Other placements are done for wayfinding purposes, she added. Distinctive works are placed in key locations to help people recognize where they are in Hillcrest Hospital.

"You want more recognizable images. This place is such a maze," Finkel said.

A good example of that are the color photos and aluminum sculptures that are located between the atrium and the new tower. Created by Peter Newman of London, the photos are views of city skylines from the ground up, while the sculptures located nearby fill in the middle area of sky.

Also memorable are a series of three 3-D lenticular works of Japanese landscapes done by Julian Opie of London.

In new Jane and Lee Seidman Tower, works are grouped by floor under the themes of people, places and things. An example of the places covered on the third floor are a pair of landscapes by Cedric Delsaux, a French photographer born in 1974.

Finkel said she enjoys the mixed media prints by Hui-Chu Ying, a Taiwan-born artist who teaches at the Myers School of Art at The University of Akron. The prints, located in the hospital's atrium, have patterned designs into which she incorporates images representing healing and spiritual connectivity.

Curators make a point to have about 10 percent of the artwork come from local artists such as photographer Nancy McEntee, a professor at the Cleveland Institute of Art, and Barry Underwood, head of photography at CIA.

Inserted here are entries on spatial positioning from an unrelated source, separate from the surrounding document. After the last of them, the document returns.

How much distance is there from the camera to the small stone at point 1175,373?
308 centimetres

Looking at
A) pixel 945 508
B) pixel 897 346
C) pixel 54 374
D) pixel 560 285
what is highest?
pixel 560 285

"We're always interested in seeing new works from local artists," Finkler said.

Finkel, who has a doctorate degree in art history, said she enjoys working in a hospital rather than the academic setting in which she was previously employed.

"It felt like the service component was missing," she said.

As for whether art helps the healing process, Finkel said that's difficult to determine.

"It is so subjective. There's no precise way to measure that," she said. "We measure it by the testimonials and feedback we receive."

One woman waiting for a heart transplant was so moved by an artwork that she sent a letter thanking the artist.

"She said it was so inspirational to her," Finkel said.